▶ [EXCERPT PROVIDED]:
★ ★ ★ ★ ★ ★ ★
One of our ongoing initiatives that foster the use of our data is the Retirement Research Consortium (RRC). The Retirement Research Consortium (RRC) consists of three multidisciplinary centers housed in three separate institutions (Boston College, the University of Michigan, and the National Bureau of Economic Research). We fund the activity through cooperative agreements and awarded approximately $7.5 million to the RRC in FY 2009, the last year of the current 5-year award. We expect funding to continue at that level for each of the remaining years of the award.
The RRC has three main goals:
- Conduct research and evaluation on a wide array of topics related to Social Security and retirement policy;
- Disseminate information on Social Security and retirement issues relevant to policy makers, researchers, and the general public; and
- Train scholars and practitioners in research areas relevant to Social Security and retirement issues.
To meet these goals, the centers perform many activities. They conduct research, prepare policy briefs and working papers, hold an annual conference, and provide research and training support for young scholars. Recent RRC research is provided via this link: http://www.ssa.gov/policy/rrc/subjects.html
2. Other Traditional Releases from the Office of the Chief Actuary
The Trustees Report and other actuarial information is available at: http://www.ssa.gov/OACT/pubs.html
Other useful data is currently available from the Office of the Chief Actuary using the following link (the link provides drill down capability (for 1967 on) for information on the number of beneficiaries, average benefits, and type of beneficiaries): http://www.ssa.gov/OACT/ProgData/icp.html
Chart 5- Information That May Be High Value but Not Currently Available
(Planning for Release in 2013 and Continuing)
- Data from public engagements and surveys and other social media
- Citizen Authentication Statistics
- Facility Information (subject to national security considerations)
- Geographic Information System Data Presentations
- Information Technology Hardware and Software Inventories
- Representative Payee
- Debt Management
Concluding Thoughts
This document provides the results of our complete data inventory in accordance with the Open Government Directive. However, our information and data will continue to evolve. Therefore, we will need to refresh the inventory periodically as new programs, applications, research, surveys, and public engagements change our data holdings. In some cases, we will retire and consolidate data holdings.
In addition, until the launch of Data.gov, we developed our methods and processes for gathering data, extracting data, and displaying data to support internal management, operational, and executive needs. For example, within the organization today, we do not build data gathering for public release into the project life cycle, and extraction methods have been primarily for executive decision-making or specific research. Today, where the data are available, we will reformat and present it in ways that benefit the public, while at the same time protecting their personal information.
These methods will need to evolve to incorporate transparency of the data (i.e. public release in standard formats) into the requirements for new data gathering efforts, with an ultimate goal of operating with a more agile process that considers both internal and external use of data in the future. In the future, we will specify the format and presentation of the data upfront so that preparation of data for public release will be both quicker and easier. We are exploring putting the appropriate tasks into the Planning and Analysis (P and A) and Construction phases of our systems project life cycle to identify and verify the data that would be published as well as to conduct data validation and certification. Our goal is to integrate this process with other appropriate data, testing and certification activities rather than add another stand-alone activity.
Appendix - Checklist for Data.gov Submission
NOTE: This checklist is the culmination of data review and oversight processes and is completed by the data sponsor with sign off by designated officials. Additional information for any item may be included in a supplemental page and attached to the form.
End Notes
1 High value information is information that can be used to increase agency accountability and responsiveness; improve public knowledge of the agency and its operations; further the core mission of the agency; create economic opportunity; or respond to need and demand as identified through public consultation.
2 Social Security Administration, Information Technology Vision 2009-2014, February 2009, page 14.
3 Case Study: BI Strategy Prepares US Social Security Administration for the Future, Gartner Research, Bill Gassman, July 31, 2009, page 4.
4 This chart does not include datasets produced in response to FOIA requests. The numerous datasets related to our budget process, Annual Performance Plan, Performance.Gov and Priority Goals are also not included.
★ ★ ★ ★ ★ ★ ★
▶ [DATA EXTRACT]:
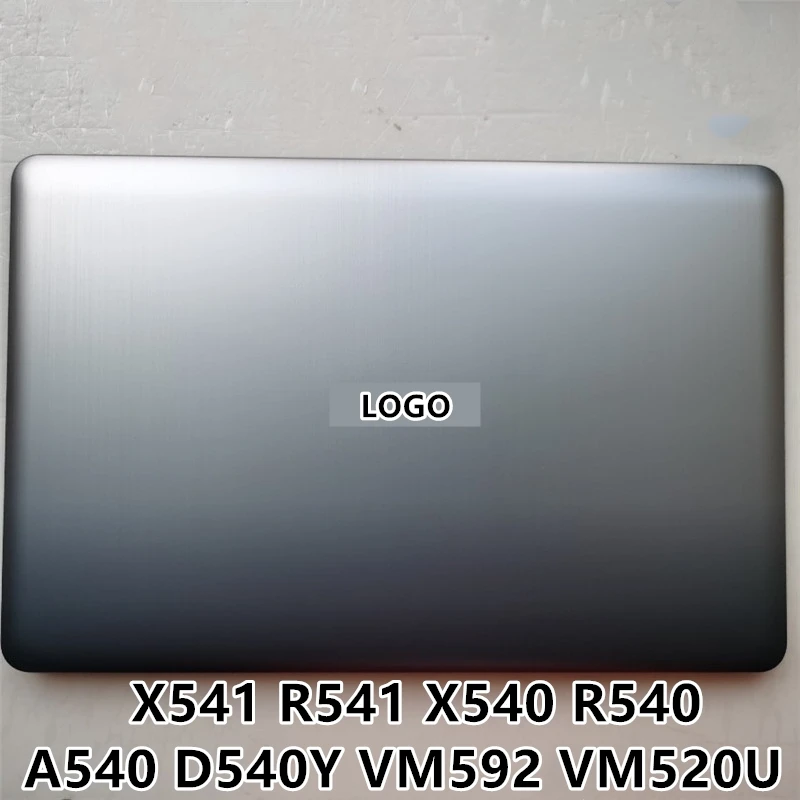 

NEW Laptop For ASUS X541 R541 X540 R540 A540 D540Y VM592 VM520U LCD Back Cover Top Case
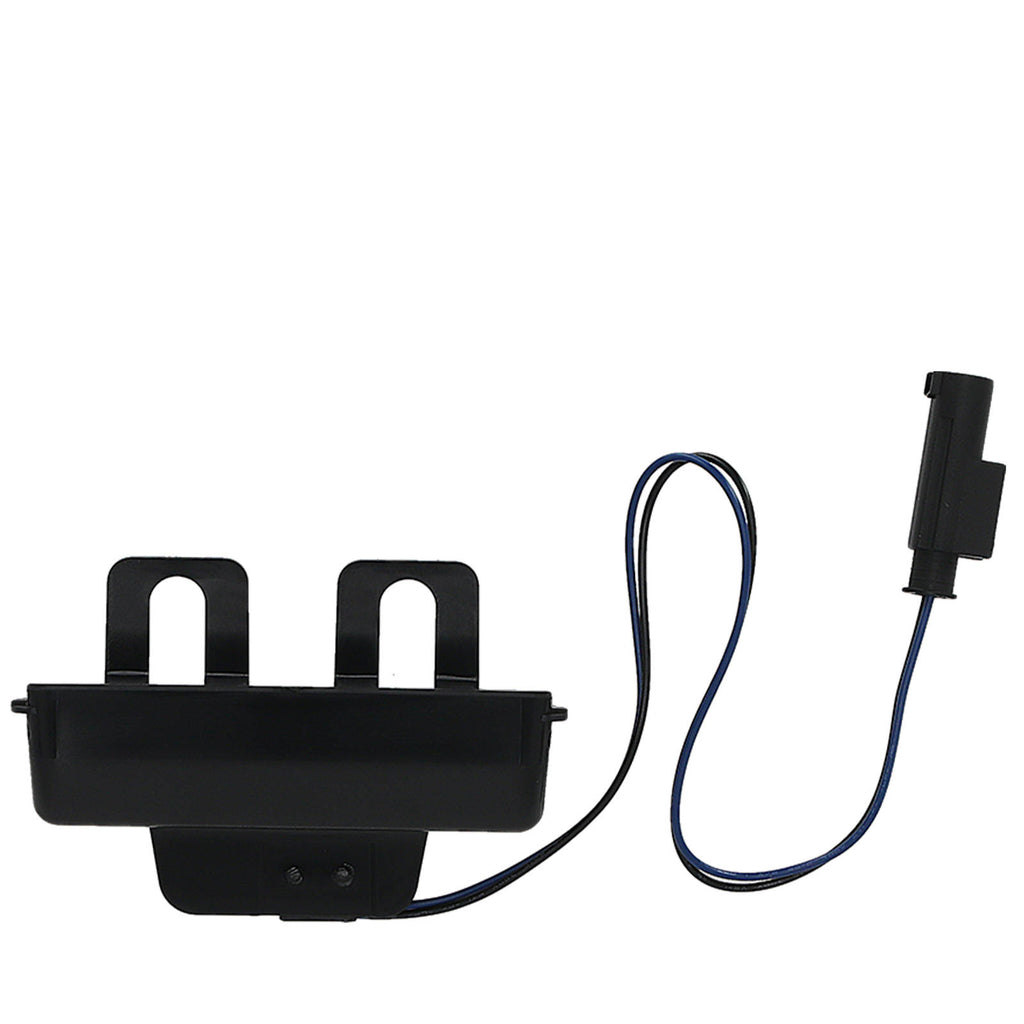 Heckklappen Griff Taster Mikro SchalterFür kompatibel für Smart Fortwo 451 1.0LA4517470187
★ ★ ★ ★ ★ ★ ★
▶ [REQUIREMENT]: Extract the stretch of the open government excerpt from "Appendix - Checklist" through "to the form.". The data above is separate from the open government excerpt.

▶ [SOLUTION TO THIS PROBLEM]:
Appendix - Checklist for Data.gov Submission
NOTE: This checklist is the culmination of data review and oversight processes and is completed by the data sponsor with sign off by designated officials. Additional information for any item may be included in a supplemental page and attached to the form.